Tue 21 Jun 2011
On the Death of a Friend: For A.S.
Posted by Mathew Block under Main
[4] Comments
People who know me well know that I love to talk. I love to debate theology and philosophy, the big topics which undergird faith and life. But there are some things which still rob me of words – which leave me rambling and searching in vain for a rational explanation.
Death is one of them.
This past weekend, a friend died in a car accident. It is an aching feeling to know that the email I sent this past Friday will go forever unanswered – that the message she sent a few days earlier will be the last I ever receive. It seems cruel that our enthusiasm and excitement over seeing each in just a month’s time should go unfulfilled – as will a second visit planned for a month later. Startling, that we shall never meet, in fact, this side of heaven.
In her last email, she noted that “God-willing” we would see each other soon. But God did not so will. And this is one of the things beyond my comprehension: how God could take away one so young, with so much seemingly left to accomplish. How he could leave so many behind to grieve. It is striking that, in her last email to me, she herself remarked jokingly upon the “inopportune” timing of death.
I cannot fathom how a good God can do such a thing. Not that I doubt God is good, mind you. But his goodness in such matters is to me incomprehensible – a deep mystery into which we peer at our peril.
Faith cannot cling to such shadows and darkness. So let us then cling to Christ. Let us cling to the manger, where God steps out of the heavens and into our lives. Let us cling to the cross, where he bears our sin and our pain and every evil we shall ever know. Let us, at last, cling to the wounds of his living hands – the hole in his breathing side. For these are the tokens of Love. This is the visible God. And this God who is Love has promised new life to absent friends.
Nor does he forget us who on this earth remain. For while He shall not wipe away all tears until that great day, he gives us this promise for the here and now: that he weeps with us. He clings to us and bids us cling to him, as we journey weary steps in the rain of earthly sorrows. And as he bears us up, he whispers in our ears, “At eve, it shall be light” (Zechariah 14:7).
Until we meet in that Far Country A.S.
In Jesus’ Love – Mathew Block
Thanks, Matthew. I didn’t know your A.S., but I’ve had friends from this world untimely ripped; this is a great comfort.
“As the heavens are higher than the earth, so are my ways higher than your ways and my thoughts than your thoughts”. Isaiah 55:9.
Though death and pain in this world are inevitable and for the most part undesirable, we must cling to the promise that God “will never leave [us] nor forsake [us]. Do not be afraid; do not be discouraged”. Deut 31:8
I am sorry for your loss Mathew.
Thanks for the thoughts Bola and Susan.
With the exception of the suicides, nobody is too young or too old to die: we all die at the right time. To believe the contrary is a specious notion that has led no few people to doubt God’s goodnes or existence even, to rail at Him, to call Him unjust, or to plain go up against Him in open rebellion. Every person has a part in His Eternal Play and once that part is acted out it is ‘Exit: stage right (or left, depending on how the part was played or even refused to be acted)’. That part can be a protagonistic one that extends through many acts, or a simple word delivered in a split second. Can God not make a person born just to say a word or two to another one at an appropriate time? How is this mission more minimal or less glorious than that of the cathedral builder? How can man tell? Can man tell? Should he?
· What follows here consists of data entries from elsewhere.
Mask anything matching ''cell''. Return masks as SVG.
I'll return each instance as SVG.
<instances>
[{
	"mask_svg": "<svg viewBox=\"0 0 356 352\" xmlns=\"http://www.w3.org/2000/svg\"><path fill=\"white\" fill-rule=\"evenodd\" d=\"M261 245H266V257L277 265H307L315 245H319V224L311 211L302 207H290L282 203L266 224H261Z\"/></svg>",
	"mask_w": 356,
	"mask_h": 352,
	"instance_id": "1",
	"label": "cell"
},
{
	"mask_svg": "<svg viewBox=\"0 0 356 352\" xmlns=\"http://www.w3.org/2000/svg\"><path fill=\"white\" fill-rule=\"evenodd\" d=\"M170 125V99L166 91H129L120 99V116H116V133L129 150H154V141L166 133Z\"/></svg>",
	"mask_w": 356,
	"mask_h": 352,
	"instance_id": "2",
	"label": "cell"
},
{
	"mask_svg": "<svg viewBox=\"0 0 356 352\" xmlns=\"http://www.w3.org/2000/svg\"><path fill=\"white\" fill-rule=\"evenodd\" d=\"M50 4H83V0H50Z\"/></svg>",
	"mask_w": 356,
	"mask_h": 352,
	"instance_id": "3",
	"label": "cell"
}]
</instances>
How can we tell if the life of a departed one would not have been totally miserable had he remained? How can we know whether a person would have lost Heaven had she accomplished what she planned, even with the best intentions? How can we know what God knows? For in God there is Mercy and there is Justice: and death is an expression of both.
I’m sorry for your loss, Matty. And I’m aware that I’m not sounding consoling, but to console is not my intention, for consolation you’ve already had. You wanted insight and now it is given thee. You want understanding, but that I cannot give thee: that can be given only by the Holy Spirit to those who have faith.